**Given passage**
Post by Good Mind Seeds on Oct 15, 2012 12:28:04 GMT -5
www.presstv.com/detail/2012/10/14/266573/canada-seeks-to-exterminate-aboriginals/
The Canadian government seeks to exterminate the country’s aboriginal people, keeping them in concentration camps, a Canadian aboriginal former chief tells Press TV.
Recently, the UN has strongly condemned Canada's record on children's rights, and accused Ottawa of systematic discrimination against aborigines and immigrants.
Activists say there has been a significant rise in human rights violations together with an unprecedented crackdown on freedom of speech since Canadian Premier Stephen Harper took power in 2006.
Canada has forced thousands of aboriginal children into ghastly boarding schools where they have been abused sexually, psychologically, and physically.
Press TV has conducted an interview with Dennis Pashe, a former Dakota Tipi First Nation chief, to further discuss the issue. He is accompanied by Terry Nelson, a former Manitoba First Nation Chief. The following is a rough transcription of the interview.

**Directions**
1/ List the ways the article on Canada's aboriginal people says children at the boarding schools were abused.
2/ Extend the article on Canada's aboriginal people, picking up right after its final sentence.

(Extracted page text data)
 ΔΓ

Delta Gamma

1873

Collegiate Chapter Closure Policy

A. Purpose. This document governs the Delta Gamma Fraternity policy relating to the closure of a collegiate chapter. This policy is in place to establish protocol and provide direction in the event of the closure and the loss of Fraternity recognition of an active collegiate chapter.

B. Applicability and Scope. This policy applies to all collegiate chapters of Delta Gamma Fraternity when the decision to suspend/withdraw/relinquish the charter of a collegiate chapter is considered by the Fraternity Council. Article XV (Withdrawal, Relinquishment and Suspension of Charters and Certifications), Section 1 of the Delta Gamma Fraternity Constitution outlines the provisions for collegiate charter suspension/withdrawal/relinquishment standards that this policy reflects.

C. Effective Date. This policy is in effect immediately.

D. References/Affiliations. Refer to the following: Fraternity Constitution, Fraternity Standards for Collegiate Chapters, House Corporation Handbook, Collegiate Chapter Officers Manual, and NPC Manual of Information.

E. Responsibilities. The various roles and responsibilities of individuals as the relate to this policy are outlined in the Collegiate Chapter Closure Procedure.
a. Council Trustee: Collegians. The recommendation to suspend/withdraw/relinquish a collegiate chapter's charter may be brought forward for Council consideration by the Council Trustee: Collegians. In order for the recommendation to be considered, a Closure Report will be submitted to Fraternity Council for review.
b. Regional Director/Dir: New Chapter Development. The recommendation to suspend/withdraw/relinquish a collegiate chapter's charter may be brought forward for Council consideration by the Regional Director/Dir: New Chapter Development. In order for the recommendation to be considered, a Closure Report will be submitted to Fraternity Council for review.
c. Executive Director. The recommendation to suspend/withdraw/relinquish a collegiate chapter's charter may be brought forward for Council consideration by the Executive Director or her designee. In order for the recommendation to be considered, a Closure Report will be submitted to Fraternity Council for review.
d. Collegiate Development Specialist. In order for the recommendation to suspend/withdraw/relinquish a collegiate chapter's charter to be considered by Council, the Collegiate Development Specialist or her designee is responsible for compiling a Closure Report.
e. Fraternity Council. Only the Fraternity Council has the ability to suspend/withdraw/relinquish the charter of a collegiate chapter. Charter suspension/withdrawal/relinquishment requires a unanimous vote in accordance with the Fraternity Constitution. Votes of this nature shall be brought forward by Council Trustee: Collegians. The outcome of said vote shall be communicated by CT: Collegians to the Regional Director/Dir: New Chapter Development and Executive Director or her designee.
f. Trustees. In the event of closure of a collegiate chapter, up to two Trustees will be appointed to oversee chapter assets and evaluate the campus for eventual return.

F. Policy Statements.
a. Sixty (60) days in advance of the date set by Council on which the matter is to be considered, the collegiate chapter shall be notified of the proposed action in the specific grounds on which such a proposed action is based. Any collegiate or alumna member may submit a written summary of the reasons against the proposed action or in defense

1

**Exercise answers**
1/ Sexually, psychologically, and physically.

2/
Press TV: There are many examples, and I’m going to highlight one that hopefully you can expand on for us; for example, prisons, it is said that there is an overrepresentation of aboriginal people in Canada’s correctional system as a whole, and then certain data that indicates that it’s at 17 percent. But more alarmingly about 25 percent of federal female inmates, which in some prisons is up to 90 percent, is comprised of them. Why is there such - what seems to be - an effort to jail aboriginal women not to mention, of course, the aboriginal population as a whole?
Pashe: It’s part of the ongoing effort by the Canadian government to exterminate us. At one time there was 60 to 90 million First Nation people in North America - the United States and Canada. Now there is less than three million.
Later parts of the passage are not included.